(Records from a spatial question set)
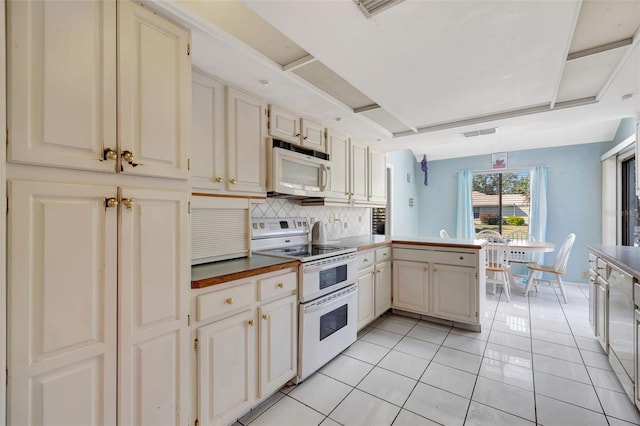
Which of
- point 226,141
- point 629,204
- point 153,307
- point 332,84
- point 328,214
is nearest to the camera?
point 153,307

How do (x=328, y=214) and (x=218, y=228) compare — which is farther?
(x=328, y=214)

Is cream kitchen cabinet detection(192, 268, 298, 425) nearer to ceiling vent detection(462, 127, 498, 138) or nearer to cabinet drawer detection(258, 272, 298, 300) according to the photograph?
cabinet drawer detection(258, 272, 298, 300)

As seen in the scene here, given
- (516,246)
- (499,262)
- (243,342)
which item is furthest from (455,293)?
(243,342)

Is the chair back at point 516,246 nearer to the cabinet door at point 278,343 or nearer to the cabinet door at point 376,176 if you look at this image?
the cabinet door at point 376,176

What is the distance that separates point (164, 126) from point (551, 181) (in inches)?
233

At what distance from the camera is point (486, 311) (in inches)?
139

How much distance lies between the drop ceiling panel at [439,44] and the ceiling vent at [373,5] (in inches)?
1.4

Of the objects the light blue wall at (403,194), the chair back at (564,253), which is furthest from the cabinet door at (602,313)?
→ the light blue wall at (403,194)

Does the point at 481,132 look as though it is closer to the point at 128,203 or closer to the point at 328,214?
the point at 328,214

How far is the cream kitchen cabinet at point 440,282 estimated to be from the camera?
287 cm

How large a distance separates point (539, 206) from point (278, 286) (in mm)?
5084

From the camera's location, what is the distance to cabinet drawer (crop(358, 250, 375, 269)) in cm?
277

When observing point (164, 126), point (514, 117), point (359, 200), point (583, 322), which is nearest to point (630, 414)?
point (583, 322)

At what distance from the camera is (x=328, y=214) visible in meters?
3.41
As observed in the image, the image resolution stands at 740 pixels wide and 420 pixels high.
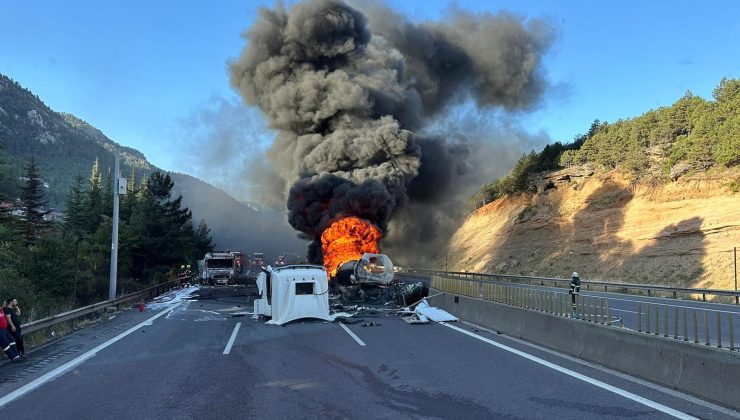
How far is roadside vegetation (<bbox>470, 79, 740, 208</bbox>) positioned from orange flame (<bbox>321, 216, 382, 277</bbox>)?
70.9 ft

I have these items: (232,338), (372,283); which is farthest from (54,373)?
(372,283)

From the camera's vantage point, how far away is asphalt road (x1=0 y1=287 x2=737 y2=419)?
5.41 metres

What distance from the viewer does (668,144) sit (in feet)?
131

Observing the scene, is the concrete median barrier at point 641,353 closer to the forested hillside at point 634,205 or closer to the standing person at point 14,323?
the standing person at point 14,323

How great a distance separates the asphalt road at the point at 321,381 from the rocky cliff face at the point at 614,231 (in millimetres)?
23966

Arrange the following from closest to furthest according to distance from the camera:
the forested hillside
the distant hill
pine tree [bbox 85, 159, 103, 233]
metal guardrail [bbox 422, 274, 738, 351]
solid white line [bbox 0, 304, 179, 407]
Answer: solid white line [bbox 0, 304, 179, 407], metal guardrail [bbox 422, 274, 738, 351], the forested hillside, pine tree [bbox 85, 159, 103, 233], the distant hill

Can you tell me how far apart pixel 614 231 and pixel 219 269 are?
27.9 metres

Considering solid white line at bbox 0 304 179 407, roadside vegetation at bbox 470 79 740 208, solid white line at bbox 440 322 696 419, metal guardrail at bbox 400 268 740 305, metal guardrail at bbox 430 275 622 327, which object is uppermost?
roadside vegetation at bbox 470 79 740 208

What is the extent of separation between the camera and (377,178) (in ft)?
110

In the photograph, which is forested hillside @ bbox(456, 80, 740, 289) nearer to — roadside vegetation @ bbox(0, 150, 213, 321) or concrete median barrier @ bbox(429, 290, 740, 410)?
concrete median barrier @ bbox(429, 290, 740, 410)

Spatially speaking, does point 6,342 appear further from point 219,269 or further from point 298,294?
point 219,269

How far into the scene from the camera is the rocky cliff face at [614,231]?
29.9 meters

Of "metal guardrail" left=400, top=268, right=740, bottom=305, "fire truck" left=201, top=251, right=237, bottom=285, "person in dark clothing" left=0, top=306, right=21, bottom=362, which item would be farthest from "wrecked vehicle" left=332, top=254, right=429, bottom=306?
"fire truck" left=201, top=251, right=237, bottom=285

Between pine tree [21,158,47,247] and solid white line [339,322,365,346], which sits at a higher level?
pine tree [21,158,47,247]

...

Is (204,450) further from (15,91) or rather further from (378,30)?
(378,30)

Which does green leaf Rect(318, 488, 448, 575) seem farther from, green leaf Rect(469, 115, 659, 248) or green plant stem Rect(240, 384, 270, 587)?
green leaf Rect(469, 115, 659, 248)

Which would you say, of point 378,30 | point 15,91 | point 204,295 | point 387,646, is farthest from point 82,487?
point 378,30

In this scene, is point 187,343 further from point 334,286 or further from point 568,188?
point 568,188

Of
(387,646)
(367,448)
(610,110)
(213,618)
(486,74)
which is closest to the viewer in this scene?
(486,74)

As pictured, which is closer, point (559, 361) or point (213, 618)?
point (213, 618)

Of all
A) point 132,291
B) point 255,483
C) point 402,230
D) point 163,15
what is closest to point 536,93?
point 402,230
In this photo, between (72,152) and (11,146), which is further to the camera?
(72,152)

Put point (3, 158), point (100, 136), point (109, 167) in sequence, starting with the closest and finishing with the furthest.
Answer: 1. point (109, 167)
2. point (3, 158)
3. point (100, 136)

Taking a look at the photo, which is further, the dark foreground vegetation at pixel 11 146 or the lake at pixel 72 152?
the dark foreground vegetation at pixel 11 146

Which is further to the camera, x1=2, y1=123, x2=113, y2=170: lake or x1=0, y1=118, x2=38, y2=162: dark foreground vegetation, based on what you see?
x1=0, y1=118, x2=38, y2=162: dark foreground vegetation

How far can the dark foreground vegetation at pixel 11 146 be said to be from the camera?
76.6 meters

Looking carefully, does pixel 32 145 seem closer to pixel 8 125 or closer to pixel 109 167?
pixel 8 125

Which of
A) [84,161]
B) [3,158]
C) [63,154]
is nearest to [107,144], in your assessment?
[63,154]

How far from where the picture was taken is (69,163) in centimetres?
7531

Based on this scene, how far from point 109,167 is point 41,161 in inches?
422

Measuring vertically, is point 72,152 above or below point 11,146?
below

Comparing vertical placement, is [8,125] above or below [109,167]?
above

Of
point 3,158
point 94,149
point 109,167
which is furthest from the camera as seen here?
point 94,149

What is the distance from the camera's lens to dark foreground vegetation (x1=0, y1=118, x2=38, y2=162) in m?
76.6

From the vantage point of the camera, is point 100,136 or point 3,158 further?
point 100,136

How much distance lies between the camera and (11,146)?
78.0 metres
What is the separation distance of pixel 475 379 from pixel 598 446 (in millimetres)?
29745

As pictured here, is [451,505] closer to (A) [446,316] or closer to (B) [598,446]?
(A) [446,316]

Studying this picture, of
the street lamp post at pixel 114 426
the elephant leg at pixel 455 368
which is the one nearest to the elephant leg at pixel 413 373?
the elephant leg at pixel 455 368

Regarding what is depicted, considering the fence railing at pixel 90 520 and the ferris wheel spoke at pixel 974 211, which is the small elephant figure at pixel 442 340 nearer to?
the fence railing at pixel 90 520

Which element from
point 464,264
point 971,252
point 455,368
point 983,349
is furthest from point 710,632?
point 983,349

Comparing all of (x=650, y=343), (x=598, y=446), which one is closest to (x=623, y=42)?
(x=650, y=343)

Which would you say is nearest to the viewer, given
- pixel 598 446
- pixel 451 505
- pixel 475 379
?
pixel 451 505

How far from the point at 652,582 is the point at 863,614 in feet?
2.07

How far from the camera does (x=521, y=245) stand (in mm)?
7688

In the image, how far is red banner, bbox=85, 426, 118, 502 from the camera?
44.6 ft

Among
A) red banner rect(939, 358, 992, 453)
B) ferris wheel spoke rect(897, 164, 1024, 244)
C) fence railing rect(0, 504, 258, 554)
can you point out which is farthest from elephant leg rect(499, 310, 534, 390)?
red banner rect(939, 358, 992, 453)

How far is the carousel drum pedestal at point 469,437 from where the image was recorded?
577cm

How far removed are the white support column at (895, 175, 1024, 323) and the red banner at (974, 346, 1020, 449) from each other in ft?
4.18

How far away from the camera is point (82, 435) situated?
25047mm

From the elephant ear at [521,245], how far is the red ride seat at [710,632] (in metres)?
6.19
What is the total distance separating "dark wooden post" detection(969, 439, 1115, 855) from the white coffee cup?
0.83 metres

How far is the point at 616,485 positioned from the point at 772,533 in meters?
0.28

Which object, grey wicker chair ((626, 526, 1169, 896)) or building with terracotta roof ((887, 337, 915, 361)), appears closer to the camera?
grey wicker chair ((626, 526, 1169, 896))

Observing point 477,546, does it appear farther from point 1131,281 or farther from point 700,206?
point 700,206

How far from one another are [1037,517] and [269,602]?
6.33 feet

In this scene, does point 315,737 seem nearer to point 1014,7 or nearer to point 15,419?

(EXERCISE TASK) Turn the stretch of the listing from the line containing "How far from the point" through the line containing "In this scene, does" into a Markdown table with the columns "Row" and "Line". Give each nonblank line its own row, numbered in order.

(IN RESPONSE)
| Row | Line |
|---|---|
| 1 | How far from the point at 652,582 is the point at 863,614 in feet? |
| 2 | 2.07 |
| 3 | How far from the camera does (x=521, y=245) stand (in mm)? |
| 4 | 7688 |
| 5 | In the image, how far is red banner, bbox=85, 426, 118, 502 from the camera? |
| 6 | 44.6 ft |
| 7 | Among |
| 8 | A) red banner rect(939, 358, 992, 453) |
| 9 | B) ferris wheel spoke rect(897, 164, 1024, 244) |
| 10 | C) fence railing rect(0, 504, 258, 554) |
| 11 | can you point out which is farthest from elephant leg rect(499, 310, 534, 390)? |
| 12 | red banner rect(939, 358, 992, 453) |
| 13 | How far is the carousel drum pedestal at point 469,437 from where the image was recorded? |
| 14 | 577cm |
| 15 | How far removed are the white support column at (895, 175, 1024, 323) and the red banner at (974, 346, 1020, 449) from each other in ft? |
| 16 | 4.18 |
| 17 | How far away from the camera is point (82, 435) situated? |
| 18 | 25047mm |
| 19 | From the elephant ear at [521,245], how far is the red ride seat at [710,632] (in metres)? |
| 20 | 6.19 |
| 21 | What is the total distance separating "dark wooden post" detection(969, 439, 1115, 855) from the white coffee cup? |
| 22 | 0.83 metres |
| 23 | How far is the point at 616,485 positioned from the point at 772,533 in meters? |
| 24 | 0.28 |
| 25 | Which object, grey wicker chair ((626, 526, 1169, 896)) or building with terracotta roof ((887, 337, 915, 361)), appears closer to the camera? |
| 26 | grey wicker chair ((626, 526, 1169, 896)) |
| 27 | Observing point 477,546, does it appear farther from point 1131,281 or farther from point 700,206? |
| 28 | point 700,206 |
| 29 | How far from one another are [1037,517] and [269,602]? |
| 30 | 6.33 feet |
| 31 | In this scene, does point 315,737 seem nearer to point 1014,7 or nearer to point 15,419? |